File Format

By Alex Merced • 5/18/2026

In the architecture of a modern data lakehouse, there is a strict separation between the Table Format (like Apache Iceberg or Delta Lake) and the File Format (like Apache Parquet or ORC).

The Table Format is a layer of metadata. It tracks schemas, manages transactions, and tells the query engine which files belong to the current version of the table. However, the Table Format does not actually hold any of the raw data. The raw data—the billions of rows of customer records, financial transactions, or IoT telemetry—is encoded and stored on disk by the File Format.

Choosing the right file format is one of the most critical decisions in data engineering. A poor choice can lead to skyrocketing cloud storage costs and queries that take hours instead of seconds.

Row-Based vs. Columnar

File formats generally fall into two categories based on how they write data to disk: row-based and columnar.

Row-Based Formats (like CSV, JSON, or Avro) write data sequentially by row. If you have a table with ID, Name, and Age, a row-based format writes all the data for Row 1 to disk, then all the data for Row 2, and so on.

This is highly efficient for transactional systems (OLTP) where an application needs to read or write a single, complete record quickly. However, it is disastrous for analytics. If an analyst runs SELECT AVG(Age) FROM users, the engine must read every single byte of the row-based file from disk, scanning past millions of irrelevant names and IDs just to extract the ages.

Columnar Formats (like Parquet or ORC) write data sequentially by column. They group all the IDs together, then all the Names, then all the Ages.

When the analyst runs SELECT AVG(Age) FROM users, the query engine simply skips to the exact byte offset where the “Age” column is stored. It reads only that specific block of data, entirely ignoring the rest of the file. This process, known as “projection pushdown,” drastically reduces disk I/O, which is the primary bottleneck in big data processing.

Diagram 1: Row-Based vs. Columnar Storage

Comparison of Row-Based and Columnar File Formats

Compression Efficiency

Beyond query performance, columnar file formats offer a massive advantage in storage efficiency due to how compression algorithms work.

Compression algorithms look for patterns and repetitions in data. In a row-based format, data is heterogeneous; a string (Name) is followed by an integer (Age), followed by a boolean (Is_Active). This lack of uniformity makes compression difficult.
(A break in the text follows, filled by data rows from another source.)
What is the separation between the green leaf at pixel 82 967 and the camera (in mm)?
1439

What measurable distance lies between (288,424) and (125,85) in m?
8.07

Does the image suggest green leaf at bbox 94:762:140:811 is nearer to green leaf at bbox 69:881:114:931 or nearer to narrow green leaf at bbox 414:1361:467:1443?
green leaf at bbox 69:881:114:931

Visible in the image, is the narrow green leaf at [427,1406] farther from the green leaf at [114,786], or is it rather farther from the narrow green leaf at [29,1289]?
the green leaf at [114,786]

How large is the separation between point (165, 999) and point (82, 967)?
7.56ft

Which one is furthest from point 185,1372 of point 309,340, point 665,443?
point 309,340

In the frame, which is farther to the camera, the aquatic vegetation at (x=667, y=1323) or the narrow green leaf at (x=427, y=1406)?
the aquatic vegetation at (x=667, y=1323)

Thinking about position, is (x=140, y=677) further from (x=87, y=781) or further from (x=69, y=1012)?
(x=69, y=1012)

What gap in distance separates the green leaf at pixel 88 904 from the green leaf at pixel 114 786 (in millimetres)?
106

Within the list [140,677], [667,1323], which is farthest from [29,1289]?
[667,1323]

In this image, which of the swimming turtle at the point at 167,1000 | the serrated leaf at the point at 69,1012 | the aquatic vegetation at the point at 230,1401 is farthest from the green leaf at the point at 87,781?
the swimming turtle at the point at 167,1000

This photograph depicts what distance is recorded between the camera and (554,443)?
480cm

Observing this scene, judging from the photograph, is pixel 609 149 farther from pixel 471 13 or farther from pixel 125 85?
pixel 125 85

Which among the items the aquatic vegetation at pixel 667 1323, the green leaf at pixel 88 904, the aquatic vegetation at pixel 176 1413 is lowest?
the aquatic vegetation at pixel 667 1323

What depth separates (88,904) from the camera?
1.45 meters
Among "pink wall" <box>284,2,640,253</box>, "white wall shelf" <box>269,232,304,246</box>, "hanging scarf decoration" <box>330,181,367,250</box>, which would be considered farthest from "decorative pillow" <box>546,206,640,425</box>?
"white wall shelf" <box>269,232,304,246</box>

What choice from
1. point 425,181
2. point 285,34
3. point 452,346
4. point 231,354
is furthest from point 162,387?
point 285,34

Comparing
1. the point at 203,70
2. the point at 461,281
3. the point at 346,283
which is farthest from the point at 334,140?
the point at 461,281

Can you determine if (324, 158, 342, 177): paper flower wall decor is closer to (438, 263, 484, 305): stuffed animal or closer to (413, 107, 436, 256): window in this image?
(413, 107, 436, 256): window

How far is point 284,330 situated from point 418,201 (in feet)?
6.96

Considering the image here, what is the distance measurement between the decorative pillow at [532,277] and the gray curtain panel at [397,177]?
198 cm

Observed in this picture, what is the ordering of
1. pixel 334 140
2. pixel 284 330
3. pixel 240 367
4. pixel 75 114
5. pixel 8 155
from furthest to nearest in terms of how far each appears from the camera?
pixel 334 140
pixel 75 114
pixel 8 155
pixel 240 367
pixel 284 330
In a columnar format, data is homogeneous. An entire block of disk space contains nothing but integers, or nothing but booleans. If a column tracks user status (Active or Inactive), a columnar format doesn’t need to write the word “Active” a million times. It can use Run-Length Encoding (RLE) to simply record “The value ‘Active’ repeats 1,000,000 times.”

This allows columnar file formats to achieve extreme compression ratios, significantly lowering the cost of storing petabytes of data in cloud object storage like Amazon S3.

Diagram 2: File Format in the Lakehouse

The role of File Formats in the Data Lakehouse Architecture

The Standard: Apache Parquet

While several columnar formats exist, Apache Parquet has emerged as the undisputed standard for the modern data lakehouse. It is heavily optimized for complex nested data structures and provides extensive support for predicate pushdown (allowing the file itself to filter out data before sending it to the query engine).

When you build an Apache Iceberg table, Iceberg is the metadata brain managing the transactions, but under the hood, it is almost certainly writing the physical bytes to disk using the Apache Parquet file format.